The man crunches up his telescope into a little ball and throws it over his shoulder onto the floor, the way my mom does with salt. He makes for the exit. There's a heavy thud on the ground when his wooden leg struggles to hold his weight.

He leans in close to me and whispers, “Don't go trustin' them.” He points at his face. “They'll take your eyes out, they will.”

He looks at my mother as if he's surprised to see her standing there, like he knows her. He straightens out his cap and smooths his face where pizza crumbs cluster at the corners of his lips. He bows a little. “My Lady,” he says, and then is down the street as fast as anyone with a wooden leg can hobble.

“Gotta love Brooklyn,” Dad says with a smile. He tucks his Ray-Bans into his shirt, and Mom and I follow him to where Maddy and Layla sit.

After we decide on a meat-lover's pizza and a Hawaiian with extra cheese, Mom takes a sip of her ice water and looks right at me with her mirror turquoise eyes. “I hope you don't mind. We invited some of the other lifeguards and your coach for a little welcome-home celebration tomorrow.”

I'm not really in the mood for people. I'm just glad I'm breathing. I scratch at my throat where I'm breaking out in a rash.

Layla looks over at me. “You need a real good shower,
Finn.

“You're not allowed to call me that,” I say. This is good. If I argue with Layla, I'll feel like something is still normal.

“Oh, you love it,” she says.

“Can't you be nice to me for one more hour before you start hating me again? Pretty please?” I grab a garlic knot and put the whole thing into my mouth.

“I do not
hate
you” is her response. I can't see her face, because Maddy is sitting between us. “Maybe a little, but only because you didn't listen to me when I was screaming at you not to go into the water.”

Maddy whispers, “I was screaming that too.” But no one addresses that.

“He's fine,” Mom goes. “That's what matters.”

Two steaming pies are set in front of us. My stomach is making happy noises, and for three whole slices I sit there eating without saying anything.

When the waiter comes around again, he looks at me and claps his hands together. “Man, you're that guy!”

People acting weird around me, Take 1.

“Man, can I take a picture with you?” he asks, grabbing his cell phone from his pocket. “I want to show my girlfriend.
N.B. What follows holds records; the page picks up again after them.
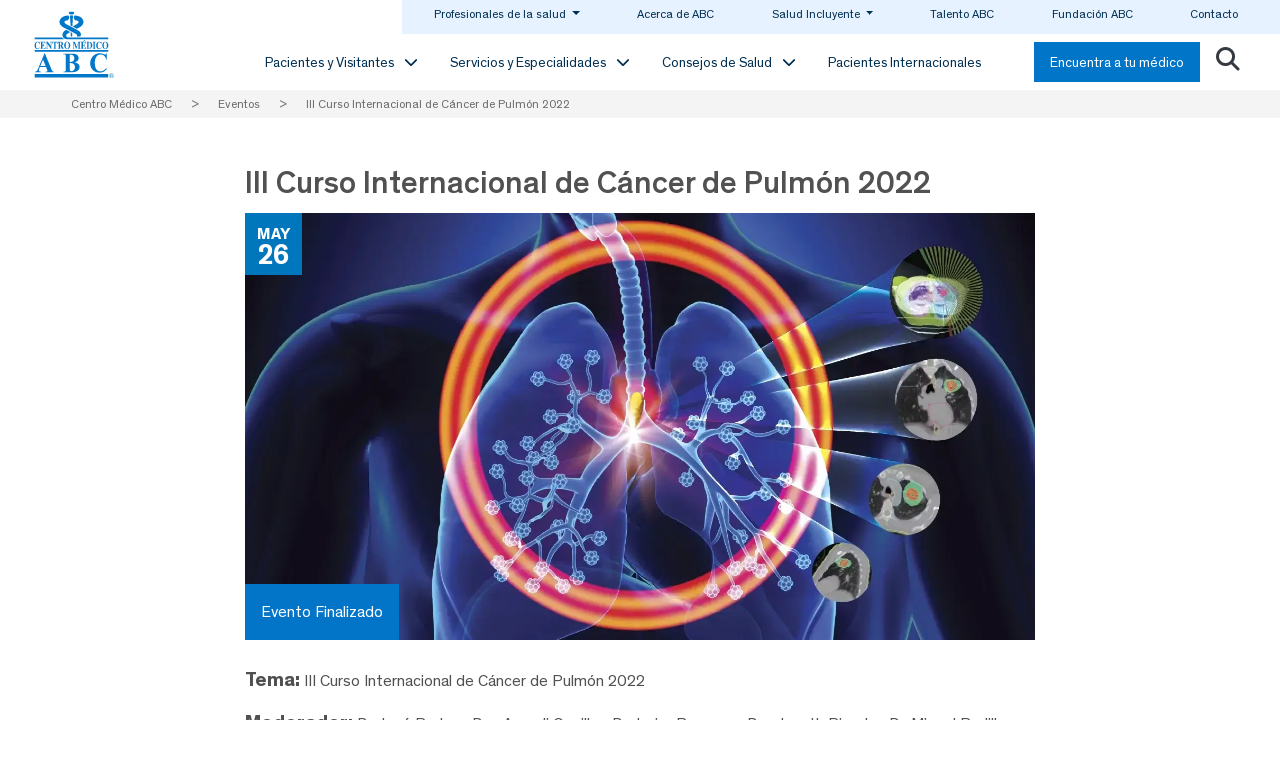

--- FILE ---
content_type: image/svg+xml
request_url: https://centromedicoabc.com/wp-content/themes/understrap-child/img/share-icon/twitter.svg
body_size: 803
content:
<svg xmlns="http://www.w3.org/2000/svg" width="34.53" height="34.53" viewBox="0 0 34.53 34.53">
  <path id="Twitter" d="M-190.834,95.091A17.265,17.265,0,0,0-208.1,112.356h0a17.265,17.265,0,0,0,17.265,17.265,17.266,17.266,0,0,0,17.266-17.265h0A17.265,17.265,0,0,0-190.834,95.091Zm7.316,13.512a10.677,10.677,0,0,1-10.729,11.229,10.679,10.679,0,0,1-5.785-1.7,7.581,7.581,0,0,0,5.588-1.563,3.776,3.776,0,0,1-3.526-2.621,3.765,3.765,0,0,0,1.7-.064,3.778,3.778,0,0,1-3.027-3.749,3.762,3.762,0,0,0,1.71.472,3.779,3.779,0,0,1-1.168-5.04,10.713,10.713,0,0,0,7.78,3.945,3.778,3.778,0,0,1,3.676-4.635,3.772,3.772,0,0,1,2.756,1.192,7.573,7.573,0,0,0,2.4-.916,3.777,3.777,0,0,1-1.659,2.088,7.569,7.569,0,0,0,2.168-.593A7.667,7.667,0,0,1-183.518,108.6Z" transform="translate(208.099 -95.091)" fill="#696a6a"/>
</svg>


--- FILE ---
content_type: image/svg+xml
request_url: https://centromedicoabc.com/wp-content/themes/understrap-child/img/share-icon/whatsapp.svg
body_size: 849
content:
<svg xmlns="http://www.w3.org/2000/svg" width="35.53" height="35.53" viewBox="0 0 35.53 35.53">
  <path id="Whatsapp" d="M17.266,34.53A17.265,17.265,0,0,1,5.057,5.057,17.265,17.265,0,0,1,29.473,29.473,17.151,17.151,0,0,1,17.266,34.53Zm0-25.961a8.387,8.387,0,0,0-4.308,1.165,8.768,8.768,0,0,0-3.146,3.145,8.56,8.56,0,0,0,0,8.618L8.569,25.961l4.581-1.2a8.617,8.617,0,0,0,8.444-.117A8.868,8.868,0,0,0,24.778,21.5a8.36,8.36,0,0,0,.5-7.59,8.824,8.824,0,0,0-4.736-4.678A8.434,8.434,0,0,0,17.265,8.569Zm0,15.8a6.947,6.947,0,0,1-3.649-1.009l-.272-.156-2.718.7.738-2.64-.156-.273a6.917,6.917,0,0,1-1.126-3.8,6.987,6.987,0,0,1,.971-3.591,7.284,7.284,0,0,1,2.62-2.62,6.984,6.984,0,0,1,3.591-.971A7.06,7.06,0,0,1,20,10.549a7.219,7.219,0,0,1,2.329,1.572,7.706,7.706,0,0,1,1.611,2.349,6.683,6.683,0,0,1,.582,2.717,6.886,6.886,0,0,1-.99,3.591,7.41,7.41,0,0,1-2.66,2.621A7.09,7.09,0,0,1,17.265,24.369ZM14.2,13.227a.82.82,0,0,0-.582.272l-.039.039a2.467,2.467,0,0,0-.7,1.748,3.935,3.935,0,0,0,.854,2.212l.078.077a8.819,8.819,0,0,0,3.61,3.184,8.086,8.086,0,0,0,1.553.543,3.365,3.365,0,0,0,.514.04,3.773,3.773,0,0,0,.534-.04,1.97,1.97,0,0,0,.835-.368,1.634,1.634,0,0,0,.621-.661,2.022,2.022,0,0,0,.156-.64,1.024,1.024,0,0,0-.02-.389.7.7,0,0,0-.311-.193l-.116-.078c-.774-.387-1.271-.622-1.476-.7a1.133,1.133,0,0,0-.272-.039c-.077,0-.142.052-.194.155-.13.182-.358.461-.7.854a.271.271,0,0,1-.22.108.568.568,0,0,1-.246-.069,9.946,9.946,0,0,1-1.63-.97,5.045,5.045,0,0,1-1.282-1.591c-.078-.079-.1-.149-.077-.214a.836.836,0,0,1,.194-.252,2.7,2.7,0,0,0,.5-.7.425.425,0,0,0-.039-.388l-.66-1.591a.541.541,0,0,0-.175-.292.49.49,0,0,0-.253-.059Z" transform="translate(0.5 0.5)" fill="#696a6a" stroke="rgba(0,0,0,0)" stroke-miterlimit="10" stroke-width="1"/>
</svg>


--- FILE ---
content_type: image/svg+xml
request_url: https://centromedicoabc.com/wp-content/themes/understrap-child/img/share-icon/facebook.svg
body_size: 509
content:
<svg xmlns="http://www.w3.org/2000/svg" width="34.53" height="34.53" viewBox="0 0 34.53 34.53">
  <path id="Facebook" d="M-294.566,95.091h0a17.265,17.265,0,0,0-17.265,17.265h0a17.265,17.265,0,0,0,17.265,17.265h0A17.265,17.265,0,0,0-277.3,112.356h0A17.265,17.265,0,0,0-294.566,95.091Zm4.817,10.487h-2.274c-.8,0-.971.327-.971,1.159v2.007h3.245l-.313,3.525h-2.932v10.524h-4.2v-10.48h-2.186v-3.568h2.186v-2.809c0-2.636,1.41-4.014,4.537-4.014h2.911Z" transform="translate(311.831 -95.091)" fill="#696a6a"/>
</svg>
She thinks you're like awesome, man.”

“But I didn't
do
anything,” I say. He doesn't hear it, because he shouts toward the kitchen, “'Ey, Dad, it's the Perfect Storm guy!”

A round man in an apron stained with tomato sauce, giving him the look of an all-too-happy butcher, comes out. His thick, smiling mustache reminds me of Super Mario. “Oh, my boy!” He comes around the table, leans over Maddy, and kisses me on both cheeks. “The pizza is on the house! Brave boy.”